The servo force balance accelerometer can deliver exceptional performance and accuracy with a number of advantages. This fact is clearly demonstrated by their extensive use in applications requiring 0.1% or better overall accuracy.
Unlike traditional accelerometers, the servo type incorporates a freely suspended mass bound by an electrical equivalent mechanical spring. There are two classes of servo force balance accelerometers: the pendulous type, which has an unbalanced pivoting mass with angular displacement, and the non‐pendulous type, which is mass displaced linearly.
Figure 1. Force Balance Sensor. Image Credit: Columbia Research Laboratories
The behavior of all accelerometers can be explained by Newton’s second law of motion:
Force = mass x acceleration: F = ma
This equation demonstrates that if a mass is to be accelerated, a force relative to the amount of acceleration must also exist. If the force can be determined, the amount of acceleration can be measured.
For pendulous type accelerometer, the polar form of the equation applies:
Torque = pendulous mass x acceleraton: T = (ml)a
Where (l) represents the distance from axes of rotation to the center of mass, and (ml) is the pendulous mass.
Why Choose a Force Balance Sensor?

☆ ☆ ☆ ☆

Your goal: Extend the text on servo force balance accelerometers past its last line. The records play no part in the work here.

Raw records:
☆ ☆ ☆ ☆

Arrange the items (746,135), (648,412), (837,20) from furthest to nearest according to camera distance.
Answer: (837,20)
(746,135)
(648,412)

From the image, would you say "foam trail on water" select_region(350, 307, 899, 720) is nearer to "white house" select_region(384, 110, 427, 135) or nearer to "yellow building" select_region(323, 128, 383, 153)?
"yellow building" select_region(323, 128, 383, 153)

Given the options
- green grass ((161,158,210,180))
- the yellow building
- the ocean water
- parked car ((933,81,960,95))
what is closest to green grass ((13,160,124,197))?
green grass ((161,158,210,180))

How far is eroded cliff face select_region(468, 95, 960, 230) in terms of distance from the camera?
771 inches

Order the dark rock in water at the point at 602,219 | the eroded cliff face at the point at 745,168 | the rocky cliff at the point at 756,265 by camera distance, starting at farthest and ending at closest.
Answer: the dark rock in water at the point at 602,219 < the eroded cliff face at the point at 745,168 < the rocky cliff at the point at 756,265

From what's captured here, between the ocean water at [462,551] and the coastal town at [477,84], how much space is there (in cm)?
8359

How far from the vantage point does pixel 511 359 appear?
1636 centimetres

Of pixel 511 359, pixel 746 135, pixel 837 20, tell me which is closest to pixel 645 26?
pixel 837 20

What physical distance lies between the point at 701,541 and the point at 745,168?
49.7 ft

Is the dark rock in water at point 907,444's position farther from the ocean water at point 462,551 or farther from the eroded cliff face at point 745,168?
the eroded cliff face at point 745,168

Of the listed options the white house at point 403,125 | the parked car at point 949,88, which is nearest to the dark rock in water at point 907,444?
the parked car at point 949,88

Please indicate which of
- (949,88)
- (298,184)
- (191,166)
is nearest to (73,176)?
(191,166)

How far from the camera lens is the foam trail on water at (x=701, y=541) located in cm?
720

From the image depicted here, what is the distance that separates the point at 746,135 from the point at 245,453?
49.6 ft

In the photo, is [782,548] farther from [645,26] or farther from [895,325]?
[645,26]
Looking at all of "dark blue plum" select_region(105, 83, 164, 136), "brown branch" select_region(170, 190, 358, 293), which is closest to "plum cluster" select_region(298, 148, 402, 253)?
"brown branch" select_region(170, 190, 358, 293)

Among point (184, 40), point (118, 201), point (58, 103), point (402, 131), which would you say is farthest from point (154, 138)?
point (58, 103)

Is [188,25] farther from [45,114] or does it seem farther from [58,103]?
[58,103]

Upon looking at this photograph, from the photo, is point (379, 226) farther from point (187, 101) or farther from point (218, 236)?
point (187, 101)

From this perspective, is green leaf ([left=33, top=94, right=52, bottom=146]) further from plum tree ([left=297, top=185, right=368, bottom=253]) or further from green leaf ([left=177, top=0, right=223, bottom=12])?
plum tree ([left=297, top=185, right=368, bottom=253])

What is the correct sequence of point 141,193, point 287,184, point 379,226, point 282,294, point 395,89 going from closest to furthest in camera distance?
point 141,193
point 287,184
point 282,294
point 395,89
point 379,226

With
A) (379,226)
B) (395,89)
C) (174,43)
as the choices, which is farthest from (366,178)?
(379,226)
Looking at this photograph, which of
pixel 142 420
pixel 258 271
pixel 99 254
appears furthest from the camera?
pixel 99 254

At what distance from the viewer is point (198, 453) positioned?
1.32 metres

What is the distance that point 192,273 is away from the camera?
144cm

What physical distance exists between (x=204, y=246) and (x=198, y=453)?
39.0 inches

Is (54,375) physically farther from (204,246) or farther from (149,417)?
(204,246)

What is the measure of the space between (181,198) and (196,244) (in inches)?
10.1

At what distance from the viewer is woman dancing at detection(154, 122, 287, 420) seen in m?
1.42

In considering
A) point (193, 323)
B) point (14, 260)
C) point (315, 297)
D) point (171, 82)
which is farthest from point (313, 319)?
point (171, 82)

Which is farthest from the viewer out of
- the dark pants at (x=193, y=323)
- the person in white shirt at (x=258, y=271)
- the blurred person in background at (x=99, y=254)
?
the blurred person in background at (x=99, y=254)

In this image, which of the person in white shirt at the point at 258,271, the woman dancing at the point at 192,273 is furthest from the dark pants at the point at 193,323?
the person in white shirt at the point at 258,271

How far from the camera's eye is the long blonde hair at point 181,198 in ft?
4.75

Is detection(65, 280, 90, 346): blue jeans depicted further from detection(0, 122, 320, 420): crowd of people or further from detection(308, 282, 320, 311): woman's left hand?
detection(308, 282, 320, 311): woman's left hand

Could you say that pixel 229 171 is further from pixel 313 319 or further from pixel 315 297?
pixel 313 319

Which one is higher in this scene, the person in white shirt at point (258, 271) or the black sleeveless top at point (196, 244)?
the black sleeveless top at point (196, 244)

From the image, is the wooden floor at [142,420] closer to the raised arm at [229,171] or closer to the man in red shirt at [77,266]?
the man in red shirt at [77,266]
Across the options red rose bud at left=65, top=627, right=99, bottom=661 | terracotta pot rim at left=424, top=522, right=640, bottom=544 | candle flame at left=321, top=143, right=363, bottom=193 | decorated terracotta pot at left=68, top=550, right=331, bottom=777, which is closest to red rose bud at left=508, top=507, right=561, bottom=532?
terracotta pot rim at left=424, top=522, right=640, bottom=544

☆ ☆ ☆ ☆

Expected answer:
The force balance sensor is geared towards DC and low frequency acceleration measurements, such as those found in the motion of vehicles, aircraft and ships. These sensors have the capacity to measure levels from as low as 0.0001 g up to 200 g across a frequency range from DC to 1000 Hz.
Additionally, due to their innate sensitivity to gravity, making specific modifications or introducing special features to the force balance accelerometers makes them excellent instruments for measuring angles of inclination.
This kind of sensor, generally known as an inclinometer, is practical for use in applications such as borehole mapping, gun sight control, platform leveling, pipeline leveling and other low level seismic measurement applications.
Advantages
The force balance sensor offers a number of advantages that produce excellent performance in the aforementioned applications. Internal displacements within any accelerometer generate inaccuracies and errors typically in the form of disproportionate levels of hysteresis, stickiness, non‐linearity and non‐repeatability.
LVDT, potentiometric, variable reluctance and similar kinds of sensors all have the potential to cause these errors, which results from the fact that the sensing element must travel over some distance in order to generate a measurable change in output.
Conversely, the output signal from a force balance accelerometer is not contingent on the displacement of some internal element being a linear function of acceleration. Internal displacements remain comparatively small, generally less than one ten-thousandth of an inch.
In addition to minimizing static error, the minute displacements relative to the force balance sensor contribute to the relatively high natural frequency this type of sensor possesses. A strain gage sensor does not necessitate excessive internal displacements but is vulnerable to effects of temperature, creep and aging, which can result in instability.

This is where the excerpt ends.